**Stored data**
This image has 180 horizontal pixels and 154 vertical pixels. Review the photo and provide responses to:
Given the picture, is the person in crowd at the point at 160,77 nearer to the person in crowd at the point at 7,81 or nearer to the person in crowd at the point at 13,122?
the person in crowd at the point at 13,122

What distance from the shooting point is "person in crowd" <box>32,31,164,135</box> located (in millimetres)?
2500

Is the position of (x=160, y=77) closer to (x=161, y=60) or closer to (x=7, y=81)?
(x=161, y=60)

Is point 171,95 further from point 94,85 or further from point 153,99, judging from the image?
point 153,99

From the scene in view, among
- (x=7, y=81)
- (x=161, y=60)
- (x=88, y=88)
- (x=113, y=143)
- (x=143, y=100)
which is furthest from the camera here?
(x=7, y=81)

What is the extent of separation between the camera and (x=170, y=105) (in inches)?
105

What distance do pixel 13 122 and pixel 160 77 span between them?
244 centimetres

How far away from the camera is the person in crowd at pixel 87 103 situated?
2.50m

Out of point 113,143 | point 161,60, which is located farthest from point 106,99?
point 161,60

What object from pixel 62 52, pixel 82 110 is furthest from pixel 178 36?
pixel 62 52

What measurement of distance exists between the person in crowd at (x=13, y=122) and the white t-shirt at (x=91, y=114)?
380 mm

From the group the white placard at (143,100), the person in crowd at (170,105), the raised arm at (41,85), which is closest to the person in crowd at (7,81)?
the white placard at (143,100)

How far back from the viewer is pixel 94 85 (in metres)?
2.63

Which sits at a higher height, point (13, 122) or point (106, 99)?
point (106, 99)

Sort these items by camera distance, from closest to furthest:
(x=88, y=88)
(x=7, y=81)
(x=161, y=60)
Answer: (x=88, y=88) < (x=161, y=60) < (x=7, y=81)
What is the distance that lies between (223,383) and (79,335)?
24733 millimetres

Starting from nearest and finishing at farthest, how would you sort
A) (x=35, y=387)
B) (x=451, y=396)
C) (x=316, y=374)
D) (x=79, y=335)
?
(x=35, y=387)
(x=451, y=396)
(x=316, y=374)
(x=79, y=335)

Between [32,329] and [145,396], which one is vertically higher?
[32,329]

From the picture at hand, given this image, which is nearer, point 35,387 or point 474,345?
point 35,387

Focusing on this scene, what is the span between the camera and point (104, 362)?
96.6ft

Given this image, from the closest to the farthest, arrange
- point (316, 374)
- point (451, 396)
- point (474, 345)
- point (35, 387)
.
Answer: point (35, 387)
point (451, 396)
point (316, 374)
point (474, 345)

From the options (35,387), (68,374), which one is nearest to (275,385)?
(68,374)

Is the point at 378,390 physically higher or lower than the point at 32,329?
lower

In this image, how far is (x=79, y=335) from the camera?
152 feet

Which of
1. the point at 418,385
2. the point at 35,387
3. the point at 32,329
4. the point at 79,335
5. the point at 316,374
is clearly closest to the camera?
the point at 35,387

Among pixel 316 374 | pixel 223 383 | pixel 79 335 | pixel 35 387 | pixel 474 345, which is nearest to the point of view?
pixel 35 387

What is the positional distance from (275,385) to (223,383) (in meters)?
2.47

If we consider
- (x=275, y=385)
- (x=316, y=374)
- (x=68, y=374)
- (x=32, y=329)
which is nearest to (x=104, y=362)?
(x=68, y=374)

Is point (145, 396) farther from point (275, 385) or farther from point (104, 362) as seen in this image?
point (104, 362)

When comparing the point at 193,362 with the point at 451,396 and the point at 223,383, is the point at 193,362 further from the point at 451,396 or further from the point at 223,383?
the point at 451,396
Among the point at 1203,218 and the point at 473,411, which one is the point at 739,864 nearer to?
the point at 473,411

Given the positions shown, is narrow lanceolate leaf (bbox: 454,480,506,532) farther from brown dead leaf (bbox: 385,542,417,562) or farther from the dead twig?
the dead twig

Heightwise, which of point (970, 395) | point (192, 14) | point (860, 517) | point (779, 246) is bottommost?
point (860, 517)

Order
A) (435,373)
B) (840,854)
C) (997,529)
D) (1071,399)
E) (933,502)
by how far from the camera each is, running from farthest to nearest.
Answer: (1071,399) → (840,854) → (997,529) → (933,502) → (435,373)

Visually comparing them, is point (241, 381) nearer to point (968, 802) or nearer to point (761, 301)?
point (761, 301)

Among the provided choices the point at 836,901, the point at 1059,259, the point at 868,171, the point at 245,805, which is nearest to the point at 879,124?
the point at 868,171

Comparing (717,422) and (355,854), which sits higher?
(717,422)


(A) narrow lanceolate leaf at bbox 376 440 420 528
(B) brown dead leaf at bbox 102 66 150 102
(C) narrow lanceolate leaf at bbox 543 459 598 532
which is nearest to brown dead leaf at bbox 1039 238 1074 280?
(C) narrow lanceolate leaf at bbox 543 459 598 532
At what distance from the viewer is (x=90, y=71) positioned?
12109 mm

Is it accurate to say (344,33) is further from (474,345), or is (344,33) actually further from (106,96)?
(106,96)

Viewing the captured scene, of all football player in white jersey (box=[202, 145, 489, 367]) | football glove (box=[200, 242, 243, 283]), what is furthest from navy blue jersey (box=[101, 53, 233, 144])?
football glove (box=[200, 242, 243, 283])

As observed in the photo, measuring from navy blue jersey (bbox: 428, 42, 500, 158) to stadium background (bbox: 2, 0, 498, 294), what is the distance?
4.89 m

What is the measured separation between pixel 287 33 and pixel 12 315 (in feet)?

**Set exercise**
Beginning at the line containing "At what distance", repeat each line exactly through the last line of the entries, and include no other lines.

**Task response**
At what distance from the viewer is (x=90, y=71) positioned?
12109 mm

Is it accurate to say (344,33) is further from (474,345), or is (344,33) actually further from (106,96)?
(106,96)

Viewing the captured scene, of all football player in white jersey (box=[202, 145, 489, 367]) | football glove (box=[200, 242, 243, 283]), what is furthest from navy blue jersey (box=[101, 53, 233, 144])?
football glove (box=[200, 242, 243, 283])

As observed in the photo, measuring from navy blue jersey (bbox: 428, 42, 500, 158) to stadium background (bbox: 2, 0, 498, 294), what is the distance?
4.89 m

What is the measured separation between pixel 287 33 and pixel 12 315 (in feet)?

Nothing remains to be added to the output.